*Extrait de page:*
-.-.-
Coup de théâtre à l'Assemblée : la motion de rejet adoptée, le projet de loi sur l'immigration rejeté

Actualité
par Soizic BONVARLETMaxence Kagni, Léonard DERMARKARIAN, le Lundi 11 décembre 2023 à 20:59, mis à jour le Mardi 12 décembre 2023 à 07:10

La motion de rejet préalable, présentée par le groupe Ecologiste, contre le projet de loi sur l'immigration a été adoptée par une addition de votes allant de La France insoumise au Rassemblement national. Conséquence : le texte a été rejeté avant même d'être examiné dans l'hémicycle. Comme le permet la procédure, les groupes de la majorité appellent cependant à la poursuite du processus législatif. 

C'est un véritable coup de théâtre qui a eu lieu, ce lundi 11 décembre, à l'Assemblée nationale - et un échec pour le gouvernement -, aux conséquences incertaines. L'examen du projet de loi "pour contrôler l’immigration, améliorer l’intégration" a en effet été stoppé net avant même d'avoir commencé, une motion de rejet préalable contre le texte ayant été adoptée dès le début des débats.
-.-.-
*Données fournies:*

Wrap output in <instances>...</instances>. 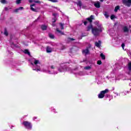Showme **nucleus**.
-.-.-
*Exercice A:*
Résumez en deux phrases l'article sur le rejet du projet de loi sur l'immigration.
*Exercice B:*
Rédigez la suite de l'article sur le rejet du projet de loi sur l'immigration, en partant de sa dernière phrase.

*Bonne réponse A:*
Le lundi 11 décembre 2023, l'Assemblée nationale a adopté la motion de rejet préalable présentée par le groupe Ecologiste contre le projet de loi sur l'immigration, grâce à des votes allant de La France insoumise au Rassemblement national. Le texte a ainsi été rejeté avant même d'être examiné dans l'hémicycle, ce qui constitue un échec pour le gouvernement, mais les groupes de la majorité appellent à poursuivre le processus législatif.

*Bonne réponse B:*
Le ministre de l'Intérieur, Gérald Darmanin, voyant ce scénario se profiler, avait pourtant tenté le tout pour le tout quelques minutes avant la tenue du vote dans l'hémicycle, dénonçant notamment une "compromission" du groupe Écologiste, qui portait la motion de rejet, avec le groupe du Rassemblement national. Un argument qui n'a pas suffi à déjouer une addition de voix allant de LFI au RN, faisant tomber le projet de loi en première lecture à l'Assemblée nationale.

"L'appel d'air n'existe pas !"

Sans surprise, c'est en vertu d'une opposition à un texte jugé "intolérable" sur le plan des droits humains, que Benjamin Lucas (Ecologiste) a défendu à la tribune la motion de rejet proposée par son groupe.

"Voter le rejet [du texte] dans un instant n'est en rien une adhésion à mon propos et ne sera pas instrumentalisé comme telle", a d'abord souhaité rappelé Benjamin Lucas, avant de dénoncer un "racisme d'atmosphère" et de nier l'existence d'un prétendu "appel d'air", souvent brandi par la droite de l'hémicycle, y compris pour fustiger le projet de loi et en particulier l'article instaurant une régularisation, sous conditions, pour les travailleurs sans papiers exerçant leur activité dans des secteurs en tension.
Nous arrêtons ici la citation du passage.